▶ _PASAJE_:
# # # # # # #
La otra posibilidad es que Daniel de Juanes no exista. Bojórquez, decepcionado por tan literal muerte del autor, habría buscado en la red hasta encontrar en las facciones del rockero canadiense una compensación para semejante vacío. Ello, sin embargo, implicaría otra enojosa blasfemia: la muestra de cien mediocres o malos o pésimos poemas mexicanos también sería una muestra de poetas, interpretación posible contra la cual Bojórquez mismo se ha manifestado. Pero si #100peorespoemasmexicanos es de verdad una muestra de poemas, no de poetas, ¿qué sentido tiene colocar antes de cada poema una foto de su autor y hasta sus nombres y apellidos? Darle rostro a Daniel de Juanes más bien confirma que la muestra es de poetas, no de poemas, y que la intención del antologador es descalificar a los creadores exhibiendo sus creaciones menos afortunadas.

Pero si Daniel de Juanes no existe, ¿quién escribió "La consentida del barrio"? Difícil averiguarlo. En todo caso, el poema se había publicado antes en el número 38 de Alforja (otoño de 2006) y en La luz que va dando nombre, antología de poetas jóvenes de México publicada por Alí Calderón, Antonio Escobar, Jorge Mendoza y Álvaro Solís en 2007. Tanto en los últimos números de Alforja como en La luz que va dando nombre se reflejan los intereses, gustos, disgustos, amistades, enemistades, filias y fobias del grupo identificado con Círculo de Poesía, revista digital de literatura. Ello, sin embargo, no basta para sostener que Daniel de Juanes haya sido un invento de Bojórquez, Calderón o cualquier otro miembro, socio, cómplice, colaborador o amigo del grupo referido.



Hay un dato que, sin embargo, debe tenerse bien presente. Hace casi tres años, el 9 de marzo de 2009, varios poemas burlescos -todos ellos altamente ofensivos- fueron distribuidos entre poetas, editores y críticos del medio literario nacional en un mínimo de cinco mensajes de correo electrónico. Aquellos poemas, en aquellos mensajes, eran atribuidos a Daniel de Juanes (a excepción de uno, que algún tiempo después apareció en Círculo de Poesía firmado por otro poeta presumiblemente falso). Eran poemas con dedicatoria; sus víctimas eran David Huerta, Raúl Dorra, Julián Herbert, Gerardo Lino, Víctor Baca y Julio Eutiquio Sarabia. Justo es decir que tres de los poemas enviados en marzo de 2009 ya se habían publicado en mayo de 2008, poco después de que Alí Calderón exigiera que Armando Pinto, director de la revista Crítica, y Julio Eutiquio Sarabia, subdirector, abandonaran sus cargos y permitieran que otros miembros de la Universidad Autónoma de Puebla (de preferencia el propio Calderón, como en seguida sugirió Bojórquez, entrevistado por un diario poblano) tomaran el mando de la revista.
# # # # # # #
▶ _ENTRADAS LISTADAS_:
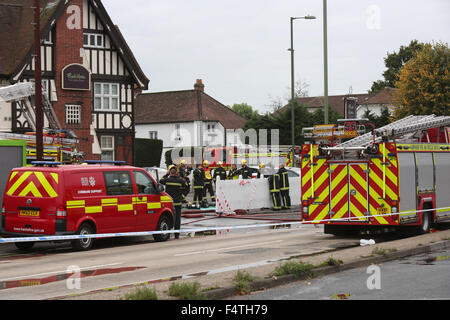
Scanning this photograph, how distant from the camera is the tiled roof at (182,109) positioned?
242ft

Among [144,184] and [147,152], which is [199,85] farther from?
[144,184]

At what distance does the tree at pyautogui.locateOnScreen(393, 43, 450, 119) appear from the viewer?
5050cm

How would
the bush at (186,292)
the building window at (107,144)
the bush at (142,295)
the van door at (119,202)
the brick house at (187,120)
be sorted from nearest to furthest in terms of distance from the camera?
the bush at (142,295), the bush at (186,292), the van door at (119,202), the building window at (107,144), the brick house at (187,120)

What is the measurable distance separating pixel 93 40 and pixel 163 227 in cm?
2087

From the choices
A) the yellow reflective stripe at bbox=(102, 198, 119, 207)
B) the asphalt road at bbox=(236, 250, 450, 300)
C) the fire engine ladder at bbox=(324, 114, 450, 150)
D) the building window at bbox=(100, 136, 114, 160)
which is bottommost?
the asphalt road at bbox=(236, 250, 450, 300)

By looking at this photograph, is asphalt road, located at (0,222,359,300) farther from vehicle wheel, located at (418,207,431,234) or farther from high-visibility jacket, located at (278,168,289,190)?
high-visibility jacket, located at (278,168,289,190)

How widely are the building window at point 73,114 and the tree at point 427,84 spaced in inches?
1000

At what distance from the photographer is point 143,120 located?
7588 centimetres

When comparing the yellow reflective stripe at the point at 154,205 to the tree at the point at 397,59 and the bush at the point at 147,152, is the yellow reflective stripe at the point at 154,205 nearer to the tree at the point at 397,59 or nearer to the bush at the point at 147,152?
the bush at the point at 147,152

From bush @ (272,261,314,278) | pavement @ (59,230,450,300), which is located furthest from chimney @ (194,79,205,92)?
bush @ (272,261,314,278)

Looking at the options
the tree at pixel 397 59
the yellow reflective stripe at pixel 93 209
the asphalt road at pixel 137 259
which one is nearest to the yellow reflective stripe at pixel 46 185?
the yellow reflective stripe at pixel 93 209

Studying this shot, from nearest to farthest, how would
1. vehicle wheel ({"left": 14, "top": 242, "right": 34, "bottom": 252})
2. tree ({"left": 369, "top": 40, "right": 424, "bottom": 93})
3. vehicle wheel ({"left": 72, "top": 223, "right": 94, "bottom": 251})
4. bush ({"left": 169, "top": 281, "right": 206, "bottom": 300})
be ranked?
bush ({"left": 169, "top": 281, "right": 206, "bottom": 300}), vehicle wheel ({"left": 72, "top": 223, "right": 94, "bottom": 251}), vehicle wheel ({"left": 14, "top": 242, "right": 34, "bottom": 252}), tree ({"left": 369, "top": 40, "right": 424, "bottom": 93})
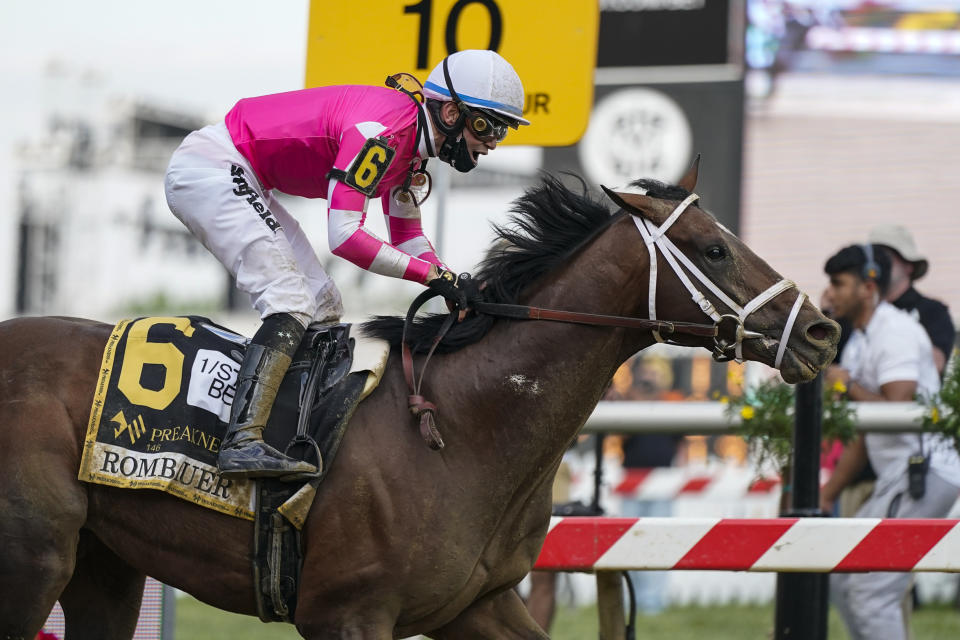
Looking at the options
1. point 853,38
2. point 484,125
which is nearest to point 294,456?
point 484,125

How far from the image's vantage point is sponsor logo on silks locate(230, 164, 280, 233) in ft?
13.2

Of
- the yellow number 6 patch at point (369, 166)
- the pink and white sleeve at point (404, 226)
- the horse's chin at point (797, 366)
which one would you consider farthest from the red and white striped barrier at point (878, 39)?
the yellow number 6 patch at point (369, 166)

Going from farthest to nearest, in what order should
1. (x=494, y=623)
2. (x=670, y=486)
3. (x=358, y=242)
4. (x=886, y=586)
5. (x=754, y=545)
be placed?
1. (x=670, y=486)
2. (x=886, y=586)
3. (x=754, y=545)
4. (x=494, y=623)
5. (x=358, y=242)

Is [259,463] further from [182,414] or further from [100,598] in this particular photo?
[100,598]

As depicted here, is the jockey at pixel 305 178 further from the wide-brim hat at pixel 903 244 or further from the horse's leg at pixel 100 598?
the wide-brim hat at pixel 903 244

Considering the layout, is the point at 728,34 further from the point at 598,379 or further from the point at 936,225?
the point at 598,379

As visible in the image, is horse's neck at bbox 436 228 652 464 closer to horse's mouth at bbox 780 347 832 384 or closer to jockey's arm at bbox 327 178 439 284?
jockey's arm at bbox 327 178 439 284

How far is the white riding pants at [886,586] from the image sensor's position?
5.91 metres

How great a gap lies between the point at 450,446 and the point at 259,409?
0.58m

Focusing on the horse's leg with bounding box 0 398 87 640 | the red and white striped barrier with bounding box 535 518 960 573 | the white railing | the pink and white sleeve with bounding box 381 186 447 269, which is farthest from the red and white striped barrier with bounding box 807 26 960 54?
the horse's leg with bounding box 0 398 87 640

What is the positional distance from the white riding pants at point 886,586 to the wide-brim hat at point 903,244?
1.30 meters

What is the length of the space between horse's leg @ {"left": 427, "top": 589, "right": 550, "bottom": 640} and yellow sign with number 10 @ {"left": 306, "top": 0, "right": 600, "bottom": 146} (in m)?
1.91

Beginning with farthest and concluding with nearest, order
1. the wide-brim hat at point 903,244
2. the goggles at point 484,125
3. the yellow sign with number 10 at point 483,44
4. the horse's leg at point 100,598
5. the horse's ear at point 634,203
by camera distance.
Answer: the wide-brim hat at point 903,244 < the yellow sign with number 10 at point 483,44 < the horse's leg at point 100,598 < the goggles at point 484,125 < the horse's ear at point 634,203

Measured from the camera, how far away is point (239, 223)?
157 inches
# # # # # # #
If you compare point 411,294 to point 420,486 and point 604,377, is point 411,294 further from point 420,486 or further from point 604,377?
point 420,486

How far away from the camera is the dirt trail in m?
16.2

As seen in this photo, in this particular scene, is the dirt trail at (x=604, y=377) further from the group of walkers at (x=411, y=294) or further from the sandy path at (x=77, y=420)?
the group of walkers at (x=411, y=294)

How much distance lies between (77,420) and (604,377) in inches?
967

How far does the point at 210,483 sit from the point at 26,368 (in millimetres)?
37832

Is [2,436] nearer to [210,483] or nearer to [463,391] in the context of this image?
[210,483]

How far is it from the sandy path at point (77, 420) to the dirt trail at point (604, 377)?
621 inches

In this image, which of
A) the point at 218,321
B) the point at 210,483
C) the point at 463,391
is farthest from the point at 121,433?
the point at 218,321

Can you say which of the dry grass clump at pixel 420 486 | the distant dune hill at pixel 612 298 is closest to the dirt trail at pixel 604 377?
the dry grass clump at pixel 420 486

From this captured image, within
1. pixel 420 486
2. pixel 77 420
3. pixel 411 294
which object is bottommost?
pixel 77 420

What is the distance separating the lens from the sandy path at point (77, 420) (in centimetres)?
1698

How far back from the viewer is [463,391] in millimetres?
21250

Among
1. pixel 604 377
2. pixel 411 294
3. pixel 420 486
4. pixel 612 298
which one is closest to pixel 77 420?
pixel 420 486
# # # # # # #
▶ _ACCIONES POR REALIZAR_:
1. Según el pasaje, ¿en qué número de Alforja se había publicado antes "La consentida del barrio"?
2. Reescribe todo lo que va desde "Pero si Daniel" hasta "del grupo referido." en el pasaje, cambiando "antología" por "selección".

▶ _RESPUESTAS POR TAREA_:
1. En el número 38 de Alforja, de otoño de 2006.

2.
Pero si Daniel de Juanes no existe, ¿quién escribió "La consentida del barrio"? Difícil averiguarlo. En todo caso, el poema se había publicado antes en el número 38 de Alforja (otoño de 2006) y en La luz que va dando nombre, selección de poetas jóvenes de México publicada por Alí Calderón, Antonio Escobar, Jorge Mendoza y Álvaro Solís en 2007. Tanto en los últimos números de Alforja como en La luz que va dando nombre se reflejan los intereses, gustos, disgustos, amistades, enemistades, filias y fobias del grupo identificado con Círculo de Poesía, revista digital de literatura. Ello, sin embargo, no basta para sostener que Daniel de Juanes haya sido un invento de Bojórquez, Calderón o cualquier otro miembro, socio, cómplice, colaborador o amigo del grupo referido.